The job market has gotten slightly worse, and new construction has slowed a bit, but investor confidence is still quite high providing a near equal offset. Perhaps after digesting a rather rough start to the new year consumer confidence will dip - we'll simply have to wait and see if that comes to fruition.
Looking forward, the US still needs to eventually face the repercussions of years of record deficit spending. When the piper comes to get paid, it's very possible it could get ugly. For now, however, it looks like that day is quite a bit down the road (certainly more than 6 months).
As I've mentioned before, this doesn't mean the stock market couldn't have a correction. Stocks have gone up substantially the past year (and the last 5 years). A pullback from overbought conditions is perfectly normal and happens all the time.
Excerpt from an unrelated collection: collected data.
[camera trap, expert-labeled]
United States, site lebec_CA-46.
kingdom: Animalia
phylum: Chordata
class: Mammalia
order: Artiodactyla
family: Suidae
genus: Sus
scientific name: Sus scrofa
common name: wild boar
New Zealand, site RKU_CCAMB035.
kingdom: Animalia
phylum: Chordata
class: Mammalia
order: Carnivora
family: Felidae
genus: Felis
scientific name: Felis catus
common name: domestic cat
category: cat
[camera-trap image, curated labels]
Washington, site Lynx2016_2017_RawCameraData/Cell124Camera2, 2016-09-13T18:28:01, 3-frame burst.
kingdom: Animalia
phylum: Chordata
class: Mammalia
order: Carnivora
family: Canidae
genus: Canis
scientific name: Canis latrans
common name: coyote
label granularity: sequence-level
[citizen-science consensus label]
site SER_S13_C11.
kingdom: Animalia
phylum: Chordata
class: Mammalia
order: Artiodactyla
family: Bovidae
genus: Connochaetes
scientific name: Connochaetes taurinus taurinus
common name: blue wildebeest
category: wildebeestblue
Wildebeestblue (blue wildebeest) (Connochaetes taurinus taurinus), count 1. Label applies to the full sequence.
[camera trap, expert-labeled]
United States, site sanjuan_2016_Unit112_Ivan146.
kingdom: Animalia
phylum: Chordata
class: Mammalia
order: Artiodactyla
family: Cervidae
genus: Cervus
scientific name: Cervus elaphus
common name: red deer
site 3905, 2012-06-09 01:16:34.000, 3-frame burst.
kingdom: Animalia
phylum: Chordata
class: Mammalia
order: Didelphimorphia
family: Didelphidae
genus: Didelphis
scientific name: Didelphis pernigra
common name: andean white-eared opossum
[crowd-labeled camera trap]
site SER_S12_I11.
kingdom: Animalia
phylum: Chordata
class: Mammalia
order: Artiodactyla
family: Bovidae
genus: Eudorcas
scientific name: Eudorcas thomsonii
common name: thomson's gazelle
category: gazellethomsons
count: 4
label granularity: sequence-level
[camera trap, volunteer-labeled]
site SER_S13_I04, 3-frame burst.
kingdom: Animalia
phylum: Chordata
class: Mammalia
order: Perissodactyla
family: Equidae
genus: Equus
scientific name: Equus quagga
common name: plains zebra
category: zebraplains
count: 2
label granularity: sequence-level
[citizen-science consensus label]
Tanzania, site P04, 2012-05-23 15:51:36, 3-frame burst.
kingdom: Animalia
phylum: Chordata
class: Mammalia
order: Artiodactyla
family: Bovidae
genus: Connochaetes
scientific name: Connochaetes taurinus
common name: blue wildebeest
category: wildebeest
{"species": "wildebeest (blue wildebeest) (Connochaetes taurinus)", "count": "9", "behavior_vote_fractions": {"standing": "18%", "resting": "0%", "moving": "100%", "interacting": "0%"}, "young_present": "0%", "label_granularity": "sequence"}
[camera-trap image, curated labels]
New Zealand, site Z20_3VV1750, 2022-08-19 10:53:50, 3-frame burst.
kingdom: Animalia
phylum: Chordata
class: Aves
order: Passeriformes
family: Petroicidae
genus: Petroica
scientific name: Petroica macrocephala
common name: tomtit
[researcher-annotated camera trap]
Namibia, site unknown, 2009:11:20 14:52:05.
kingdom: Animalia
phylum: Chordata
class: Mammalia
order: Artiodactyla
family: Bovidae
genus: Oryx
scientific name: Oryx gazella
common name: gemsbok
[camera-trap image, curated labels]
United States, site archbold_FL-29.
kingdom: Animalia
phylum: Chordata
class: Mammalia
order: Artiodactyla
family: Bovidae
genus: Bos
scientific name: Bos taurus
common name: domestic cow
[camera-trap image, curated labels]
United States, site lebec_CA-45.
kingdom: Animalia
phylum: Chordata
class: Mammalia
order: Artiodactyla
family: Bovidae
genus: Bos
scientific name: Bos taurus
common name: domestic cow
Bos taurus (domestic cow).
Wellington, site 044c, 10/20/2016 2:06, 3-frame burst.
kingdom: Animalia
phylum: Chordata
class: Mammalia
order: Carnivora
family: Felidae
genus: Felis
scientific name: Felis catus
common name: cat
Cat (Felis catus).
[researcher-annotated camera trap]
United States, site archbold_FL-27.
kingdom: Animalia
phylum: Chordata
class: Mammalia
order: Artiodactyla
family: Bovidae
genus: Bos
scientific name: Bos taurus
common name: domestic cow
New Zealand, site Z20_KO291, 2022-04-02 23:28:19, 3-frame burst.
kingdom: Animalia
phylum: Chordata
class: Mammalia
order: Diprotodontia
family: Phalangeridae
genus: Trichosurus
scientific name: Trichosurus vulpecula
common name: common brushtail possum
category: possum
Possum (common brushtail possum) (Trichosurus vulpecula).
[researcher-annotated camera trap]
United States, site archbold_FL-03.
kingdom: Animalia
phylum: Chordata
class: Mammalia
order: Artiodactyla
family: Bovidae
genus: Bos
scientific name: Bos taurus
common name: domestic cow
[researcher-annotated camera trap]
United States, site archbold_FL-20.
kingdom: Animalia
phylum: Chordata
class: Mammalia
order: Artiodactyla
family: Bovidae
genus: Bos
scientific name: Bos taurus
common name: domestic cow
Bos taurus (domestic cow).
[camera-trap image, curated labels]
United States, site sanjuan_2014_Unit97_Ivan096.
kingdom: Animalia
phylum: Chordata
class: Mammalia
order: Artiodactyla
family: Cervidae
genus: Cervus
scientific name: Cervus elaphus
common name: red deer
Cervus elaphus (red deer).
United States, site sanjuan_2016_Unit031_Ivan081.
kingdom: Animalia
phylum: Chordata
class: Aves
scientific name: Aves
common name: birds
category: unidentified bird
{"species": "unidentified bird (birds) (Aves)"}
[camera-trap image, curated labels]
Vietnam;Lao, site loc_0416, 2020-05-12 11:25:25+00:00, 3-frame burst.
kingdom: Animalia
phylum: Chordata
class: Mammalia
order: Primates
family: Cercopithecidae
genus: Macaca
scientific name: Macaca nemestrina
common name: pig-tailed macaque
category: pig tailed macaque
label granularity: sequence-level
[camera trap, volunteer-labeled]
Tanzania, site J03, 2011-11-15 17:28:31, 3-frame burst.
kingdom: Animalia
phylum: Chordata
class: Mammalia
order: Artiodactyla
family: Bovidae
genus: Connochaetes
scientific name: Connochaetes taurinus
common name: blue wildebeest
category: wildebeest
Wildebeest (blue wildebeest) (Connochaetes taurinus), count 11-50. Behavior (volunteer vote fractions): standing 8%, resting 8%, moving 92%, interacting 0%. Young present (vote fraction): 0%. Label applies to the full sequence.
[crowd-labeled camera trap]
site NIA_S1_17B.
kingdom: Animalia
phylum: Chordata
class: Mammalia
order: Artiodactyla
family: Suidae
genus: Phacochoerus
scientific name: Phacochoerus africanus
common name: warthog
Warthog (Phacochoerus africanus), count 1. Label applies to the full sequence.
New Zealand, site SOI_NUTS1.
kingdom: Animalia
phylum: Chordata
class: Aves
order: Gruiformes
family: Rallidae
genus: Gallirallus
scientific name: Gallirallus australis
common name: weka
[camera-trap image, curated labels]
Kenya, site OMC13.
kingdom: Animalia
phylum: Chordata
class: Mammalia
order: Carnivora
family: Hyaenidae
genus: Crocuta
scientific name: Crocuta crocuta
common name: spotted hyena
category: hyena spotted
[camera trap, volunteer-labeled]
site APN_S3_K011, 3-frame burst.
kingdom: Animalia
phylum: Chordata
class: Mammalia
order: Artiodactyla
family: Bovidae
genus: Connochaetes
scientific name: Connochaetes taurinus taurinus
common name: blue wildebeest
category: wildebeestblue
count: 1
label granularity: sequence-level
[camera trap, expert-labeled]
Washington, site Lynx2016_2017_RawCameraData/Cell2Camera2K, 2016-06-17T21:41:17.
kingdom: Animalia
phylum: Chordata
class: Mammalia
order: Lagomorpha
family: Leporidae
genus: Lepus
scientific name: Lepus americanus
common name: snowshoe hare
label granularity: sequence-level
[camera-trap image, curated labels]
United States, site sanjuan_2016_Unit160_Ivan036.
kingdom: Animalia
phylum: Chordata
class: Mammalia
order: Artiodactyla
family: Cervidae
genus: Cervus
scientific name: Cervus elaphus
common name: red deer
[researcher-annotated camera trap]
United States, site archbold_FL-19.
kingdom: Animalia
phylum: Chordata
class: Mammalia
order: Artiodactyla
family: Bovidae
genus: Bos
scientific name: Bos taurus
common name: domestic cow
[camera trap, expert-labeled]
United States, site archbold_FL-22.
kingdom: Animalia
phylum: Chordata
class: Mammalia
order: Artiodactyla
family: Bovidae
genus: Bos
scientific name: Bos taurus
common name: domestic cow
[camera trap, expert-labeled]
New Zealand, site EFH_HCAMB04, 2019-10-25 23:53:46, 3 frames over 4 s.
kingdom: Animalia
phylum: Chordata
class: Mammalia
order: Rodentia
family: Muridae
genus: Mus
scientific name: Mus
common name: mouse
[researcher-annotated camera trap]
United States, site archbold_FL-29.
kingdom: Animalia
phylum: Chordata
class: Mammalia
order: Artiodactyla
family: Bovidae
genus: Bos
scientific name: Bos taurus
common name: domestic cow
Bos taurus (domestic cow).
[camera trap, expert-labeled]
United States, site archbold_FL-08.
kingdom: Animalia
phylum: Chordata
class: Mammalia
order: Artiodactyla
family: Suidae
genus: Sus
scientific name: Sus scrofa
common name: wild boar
It's just that from an economic perspective, a pullback would be just that, and not necessarily the sign of a full blown recession. Each pull back we've had over the last year has been modest, with most just 4% to 8%. I fully expect we'll get a real pullback eventually, which would be more like 10% to 15%. It may happen soon, or may not happen for a few more months (or longer). Either way, stay tuned to blog updates for warning signs.
Since RPA is a math based, mechanical, non-emotional measurement of economic strength - the model is telling us now is a good time to be balanced as an investor. Times could be better, but at least for the short term, there's no reason to be especially cautious. Times are pretty good at the moment, but good times don't last forever - so be sure to keep on eye on this economic indicator next month.